##### DATASET ENTRIES
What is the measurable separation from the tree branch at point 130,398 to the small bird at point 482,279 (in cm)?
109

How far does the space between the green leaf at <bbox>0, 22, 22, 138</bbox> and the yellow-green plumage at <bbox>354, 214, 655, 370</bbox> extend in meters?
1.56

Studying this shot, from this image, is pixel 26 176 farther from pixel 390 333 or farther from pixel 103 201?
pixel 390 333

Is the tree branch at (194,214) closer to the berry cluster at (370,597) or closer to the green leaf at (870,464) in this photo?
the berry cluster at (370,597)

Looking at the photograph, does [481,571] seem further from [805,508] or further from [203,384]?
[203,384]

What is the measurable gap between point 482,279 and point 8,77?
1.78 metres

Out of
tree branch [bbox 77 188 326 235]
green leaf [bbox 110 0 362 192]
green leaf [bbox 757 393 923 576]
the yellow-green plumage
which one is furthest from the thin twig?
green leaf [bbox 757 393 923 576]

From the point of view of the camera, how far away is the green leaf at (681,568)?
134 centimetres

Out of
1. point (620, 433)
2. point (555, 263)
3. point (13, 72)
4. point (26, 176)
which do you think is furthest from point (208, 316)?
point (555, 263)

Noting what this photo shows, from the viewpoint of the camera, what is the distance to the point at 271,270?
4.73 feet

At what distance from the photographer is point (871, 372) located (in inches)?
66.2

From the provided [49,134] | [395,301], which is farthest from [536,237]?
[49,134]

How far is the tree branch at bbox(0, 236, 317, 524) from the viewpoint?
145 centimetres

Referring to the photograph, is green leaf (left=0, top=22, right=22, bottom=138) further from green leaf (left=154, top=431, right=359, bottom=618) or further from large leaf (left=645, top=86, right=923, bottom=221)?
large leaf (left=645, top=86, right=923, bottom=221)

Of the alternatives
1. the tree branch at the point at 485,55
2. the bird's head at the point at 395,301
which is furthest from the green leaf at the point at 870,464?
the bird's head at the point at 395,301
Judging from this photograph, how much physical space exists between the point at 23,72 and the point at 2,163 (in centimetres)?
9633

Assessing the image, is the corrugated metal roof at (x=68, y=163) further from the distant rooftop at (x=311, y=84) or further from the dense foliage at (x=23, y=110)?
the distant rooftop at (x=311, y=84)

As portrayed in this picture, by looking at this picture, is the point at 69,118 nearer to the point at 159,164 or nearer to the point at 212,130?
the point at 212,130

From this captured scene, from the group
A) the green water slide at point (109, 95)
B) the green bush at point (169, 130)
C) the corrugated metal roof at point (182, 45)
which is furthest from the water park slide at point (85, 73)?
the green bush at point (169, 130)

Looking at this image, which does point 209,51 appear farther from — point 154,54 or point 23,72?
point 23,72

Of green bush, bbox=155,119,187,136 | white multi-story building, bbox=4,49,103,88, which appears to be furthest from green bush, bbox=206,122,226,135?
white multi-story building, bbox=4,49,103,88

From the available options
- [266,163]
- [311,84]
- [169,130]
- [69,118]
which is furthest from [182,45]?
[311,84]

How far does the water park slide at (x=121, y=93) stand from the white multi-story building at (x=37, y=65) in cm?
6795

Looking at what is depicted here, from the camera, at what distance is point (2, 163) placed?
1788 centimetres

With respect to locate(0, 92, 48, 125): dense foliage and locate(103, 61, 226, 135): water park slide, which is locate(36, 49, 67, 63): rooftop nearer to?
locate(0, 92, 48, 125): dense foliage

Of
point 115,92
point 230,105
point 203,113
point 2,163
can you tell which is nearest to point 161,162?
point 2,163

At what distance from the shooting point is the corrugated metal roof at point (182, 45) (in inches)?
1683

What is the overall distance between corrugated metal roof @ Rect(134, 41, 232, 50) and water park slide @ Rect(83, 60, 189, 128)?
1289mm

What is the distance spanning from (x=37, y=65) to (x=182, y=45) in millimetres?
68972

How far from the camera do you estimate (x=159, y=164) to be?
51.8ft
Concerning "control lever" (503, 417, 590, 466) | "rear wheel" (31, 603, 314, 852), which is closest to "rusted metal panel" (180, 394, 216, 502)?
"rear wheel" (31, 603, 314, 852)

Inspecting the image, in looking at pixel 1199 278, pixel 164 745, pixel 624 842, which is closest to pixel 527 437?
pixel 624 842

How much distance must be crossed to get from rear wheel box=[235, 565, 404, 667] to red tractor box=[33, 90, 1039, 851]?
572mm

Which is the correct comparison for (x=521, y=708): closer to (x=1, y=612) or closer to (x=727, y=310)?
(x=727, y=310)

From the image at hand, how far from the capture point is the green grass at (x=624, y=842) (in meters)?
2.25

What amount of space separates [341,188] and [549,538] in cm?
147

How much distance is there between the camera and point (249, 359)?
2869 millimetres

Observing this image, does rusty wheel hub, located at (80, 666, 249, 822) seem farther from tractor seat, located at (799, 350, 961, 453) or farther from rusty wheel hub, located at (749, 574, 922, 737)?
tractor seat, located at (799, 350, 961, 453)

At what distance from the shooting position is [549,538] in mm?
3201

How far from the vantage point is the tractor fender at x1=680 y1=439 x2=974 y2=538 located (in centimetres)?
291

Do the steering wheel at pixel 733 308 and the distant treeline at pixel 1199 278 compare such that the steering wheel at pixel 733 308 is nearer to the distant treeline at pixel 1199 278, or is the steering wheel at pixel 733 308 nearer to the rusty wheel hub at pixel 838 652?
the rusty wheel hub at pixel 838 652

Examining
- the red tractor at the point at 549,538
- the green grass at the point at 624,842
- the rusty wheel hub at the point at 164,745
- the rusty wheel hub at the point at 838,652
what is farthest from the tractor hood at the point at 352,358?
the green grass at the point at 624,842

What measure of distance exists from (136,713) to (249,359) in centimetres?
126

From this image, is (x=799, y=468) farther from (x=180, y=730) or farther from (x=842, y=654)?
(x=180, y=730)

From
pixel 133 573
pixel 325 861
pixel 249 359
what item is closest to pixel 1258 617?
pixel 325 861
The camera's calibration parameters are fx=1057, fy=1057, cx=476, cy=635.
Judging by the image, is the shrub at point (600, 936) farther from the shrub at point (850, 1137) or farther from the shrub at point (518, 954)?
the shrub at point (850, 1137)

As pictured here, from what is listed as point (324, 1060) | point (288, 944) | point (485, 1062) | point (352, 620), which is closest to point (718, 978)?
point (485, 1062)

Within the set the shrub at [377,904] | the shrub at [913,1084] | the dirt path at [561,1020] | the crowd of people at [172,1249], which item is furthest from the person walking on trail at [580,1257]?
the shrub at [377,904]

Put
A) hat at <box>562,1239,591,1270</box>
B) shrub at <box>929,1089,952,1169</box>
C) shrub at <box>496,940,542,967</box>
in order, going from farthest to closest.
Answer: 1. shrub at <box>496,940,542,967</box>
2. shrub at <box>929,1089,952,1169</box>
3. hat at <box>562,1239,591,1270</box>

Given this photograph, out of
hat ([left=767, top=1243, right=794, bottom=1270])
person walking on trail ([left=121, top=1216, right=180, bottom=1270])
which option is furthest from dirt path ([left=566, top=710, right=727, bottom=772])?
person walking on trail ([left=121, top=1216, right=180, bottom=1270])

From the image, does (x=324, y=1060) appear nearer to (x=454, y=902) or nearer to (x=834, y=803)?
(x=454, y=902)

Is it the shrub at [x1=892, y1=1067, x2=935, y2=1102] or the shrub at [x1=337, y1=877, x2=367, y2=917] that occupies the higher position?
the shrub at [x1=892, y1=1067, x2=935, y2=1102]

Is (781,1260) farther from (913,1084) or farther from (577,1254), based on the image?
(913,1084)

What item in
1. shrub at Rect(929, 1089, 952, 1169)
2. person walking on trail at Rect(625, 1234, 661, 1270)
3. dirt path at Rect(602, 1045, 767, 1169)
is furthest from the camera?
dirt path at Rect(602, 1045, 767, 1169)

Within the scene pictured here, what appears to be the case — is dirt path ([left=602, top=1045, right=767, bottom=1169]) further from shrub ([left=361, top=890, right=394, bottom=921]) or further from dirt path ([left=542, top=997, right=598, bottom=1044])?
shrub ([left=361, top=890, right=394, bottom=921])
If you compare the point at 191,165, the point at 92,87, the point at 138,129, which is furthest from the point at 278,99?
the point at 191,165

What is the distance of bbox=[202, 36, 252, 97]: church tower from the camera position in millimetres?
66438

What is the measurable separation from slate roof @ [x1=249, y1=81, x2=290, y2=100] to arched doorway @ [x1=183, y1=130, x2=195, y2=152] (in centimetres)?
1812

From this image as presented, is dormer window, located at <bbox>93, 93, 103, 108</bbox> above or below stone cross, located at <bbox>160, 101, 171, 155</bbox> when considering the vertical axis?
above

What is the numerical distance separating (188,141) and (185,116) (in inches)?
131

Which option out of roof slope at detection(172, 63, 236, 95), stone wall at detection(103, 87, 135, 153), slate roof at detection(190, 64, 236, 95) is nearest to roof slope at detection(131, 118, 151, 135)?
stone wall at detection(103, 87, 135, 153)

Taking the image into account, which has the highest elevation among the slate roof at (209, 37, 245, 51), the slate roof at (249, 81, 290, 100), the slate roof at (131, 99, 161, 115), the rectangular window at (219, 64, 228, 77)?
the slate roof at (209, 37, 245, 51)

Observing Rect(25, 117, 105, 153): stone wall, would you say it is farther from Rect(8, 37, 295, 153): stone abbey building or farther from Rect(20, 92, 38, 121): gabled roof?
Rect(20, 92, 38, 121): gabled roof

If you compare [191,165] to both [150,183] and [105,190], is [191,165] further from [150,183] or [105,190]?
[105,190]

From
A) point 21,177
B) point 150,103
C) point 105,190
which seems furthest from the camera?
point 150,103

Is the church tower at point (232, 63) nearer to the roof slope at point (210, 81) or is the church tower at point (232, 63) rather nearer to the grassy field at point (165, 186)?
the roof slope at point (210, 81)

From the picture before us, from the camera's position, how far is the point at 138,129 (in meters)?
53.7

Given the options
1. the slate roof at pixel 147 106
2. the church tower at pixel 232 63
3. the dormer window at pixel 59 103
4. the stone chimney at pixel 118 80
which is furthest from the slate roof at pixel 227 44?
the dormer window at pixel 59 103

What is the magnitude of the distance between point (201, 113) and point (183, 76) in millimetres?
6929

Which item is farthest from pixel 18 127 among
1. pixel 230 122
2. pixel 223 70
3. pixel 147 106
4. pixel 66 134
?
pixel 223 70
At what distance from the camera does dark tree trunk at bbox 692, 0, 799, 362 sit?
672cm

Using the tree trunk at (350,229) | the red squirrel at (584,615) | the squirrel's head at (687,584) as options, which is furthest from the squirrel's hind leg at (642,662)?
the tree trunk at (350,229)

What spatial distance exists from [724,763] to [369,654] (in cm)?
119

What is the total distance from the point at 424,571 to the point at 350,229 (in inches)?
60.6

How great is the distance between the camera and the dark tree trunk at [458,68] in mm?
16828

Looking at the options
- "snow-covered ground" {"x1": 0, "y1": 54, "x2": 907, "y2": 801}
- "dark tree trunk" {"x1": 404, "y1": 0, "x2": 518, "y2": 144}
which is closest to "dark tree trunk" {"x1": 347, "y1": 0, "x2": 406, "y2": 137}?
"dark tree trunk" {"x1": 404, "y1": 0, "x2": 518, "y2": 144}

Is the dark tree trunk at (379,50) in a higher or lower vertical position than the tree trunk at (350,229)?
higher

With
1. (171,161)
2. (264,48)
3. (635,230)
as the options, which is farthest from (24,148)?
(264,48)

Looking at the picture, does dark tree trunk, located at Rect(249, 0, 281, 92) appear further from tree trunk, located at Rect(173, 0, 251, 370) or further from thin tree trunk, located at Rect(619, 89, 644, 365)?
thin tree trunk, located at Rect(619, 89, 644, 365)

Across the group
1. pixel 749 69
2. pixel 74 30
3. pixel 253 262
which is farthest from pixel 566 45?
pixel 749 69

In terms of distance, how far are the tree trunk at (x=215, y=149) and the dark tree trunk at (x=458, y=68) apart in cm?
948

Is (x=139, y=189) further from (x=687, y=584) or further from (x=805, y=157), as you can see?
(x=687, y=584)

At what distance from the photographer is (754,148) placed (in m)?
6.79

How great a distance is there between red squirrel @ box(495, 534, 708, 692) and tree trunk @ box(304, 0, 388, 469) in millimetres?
##########
DO THIS: Copy out exactly the lines running from the line with "Across the group" to the end of the records, inclusive.

COMPLETED EXERCISE:
Across the group
1. pixel 749 69
2. pixel 74 30
3. pixel 253 262
which is farthest from pixel 566 45?
pixel 749 69

In terms of distance, how far are the tree trunk at (x=215, y=149) and the dark tree trunk at (x=458, y=68) apart in cm?
948

Is (x=139, y=189) further from (x=687, y=584) or further from (x=805, y=157), as you can see?
(x=687, y=584)

At what distance from the photographer is (754,148) placed (in m)?
6.79

How great a distance is there between red squirrel @ box(495, 534, 708, 692) and tree trunk @ box(304, 0, 388, 469) in millimetres?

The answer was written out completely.